Posts tagged ‘Denali’

March 7, 2012

SQL Server 2012 – What’s New for Spatial?

So Microsoft launched SQL Server 2012 today, and you can download the SQL 2012 Express edition right now from http://www.microsoft.com/sqlserver/en/us/get-sql-server/try-it.aspx

No doubt there will be lots of people writing blog articles about the various new features – AlwaysOn, Column Store , Power View etc. but I thought I’d stick to what I know and write about what’s new for spatial.

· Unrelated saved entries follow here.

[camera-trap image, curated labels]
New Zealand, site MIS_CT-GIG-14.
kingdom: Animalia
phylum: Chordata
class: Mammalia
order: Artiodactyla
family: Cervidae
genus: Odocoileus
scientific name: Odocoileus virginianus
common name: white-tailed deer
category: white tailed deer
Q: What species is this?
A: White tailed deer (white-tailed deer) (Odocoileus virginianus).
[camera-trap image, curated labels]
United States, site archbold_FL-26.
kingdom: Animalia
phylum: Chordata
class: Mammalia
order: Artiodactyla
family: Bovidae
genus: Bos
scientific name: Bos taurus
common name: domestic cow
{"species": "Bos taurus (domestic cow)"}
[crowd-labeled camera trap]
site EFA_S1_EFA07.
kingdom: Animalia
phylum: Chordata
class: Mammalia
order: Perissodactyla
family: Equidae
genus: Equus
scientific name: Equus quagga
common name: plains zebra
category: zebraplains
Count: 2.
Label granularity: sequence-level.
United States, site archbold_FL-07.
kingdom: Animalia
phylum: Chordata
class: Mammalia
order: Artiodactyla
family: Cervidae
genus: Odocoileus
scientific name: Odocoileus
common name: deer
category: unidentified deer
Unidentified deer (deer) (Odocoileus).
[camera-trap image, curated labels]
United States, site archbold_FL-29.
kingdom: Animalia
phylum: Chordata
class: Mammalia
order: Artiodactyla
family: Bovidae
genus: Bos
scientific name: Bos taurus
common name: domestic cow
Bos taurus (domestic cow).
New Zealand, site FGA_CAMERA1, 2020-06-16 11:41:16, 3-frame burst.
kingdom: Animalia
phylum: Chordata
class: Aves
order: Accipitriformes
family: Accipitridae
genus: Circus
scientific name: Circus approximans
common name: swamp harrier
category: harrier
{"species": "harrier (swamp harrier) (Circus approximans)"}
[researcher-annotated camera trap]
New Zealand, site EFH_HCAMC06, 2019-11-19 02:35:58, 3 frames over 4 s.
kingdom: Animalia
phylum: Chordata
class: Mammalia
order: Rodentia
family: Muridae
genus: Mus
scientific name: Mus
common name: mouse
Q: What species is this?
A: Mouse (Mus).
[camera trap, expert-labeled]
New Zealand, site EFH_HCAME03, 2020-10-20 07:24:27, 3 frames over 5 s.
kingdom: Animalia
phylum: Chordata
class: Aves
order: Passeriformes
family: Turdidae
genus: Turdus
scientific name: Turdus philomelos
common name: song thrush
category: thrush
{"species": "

In fact, I don’t really even need to do that, because there’s always a pretty good whitepaper about that from the SQLCAT website, here. This whitepaper is written for Denali CTP3 but, to my knowledge (and from my limited playing around with RTM this morning), there don’t appear to be any new features introduced between then and now.

There’s also already a very useful table here that compares the spatial features currently available in SQL Azure to those in SQL Server 2012.

SQL Server 2012 Spatial Was My Idea

So, what’s left to do? Well – I might start by mentioning the fact that I’m quite chuffed about some of the new features that have been included. Do you remember the Windows 7 advertising slogan with people saying things they did with their PC and that “Windows 7 was my idea”? Well, that’s how a little bit like how I feel about SQL 2012:

I’m not suggesting that these features were introduced solely to appease my personal whims, but don’t let it ever be said that Microsoft don’t listen to customer feedback!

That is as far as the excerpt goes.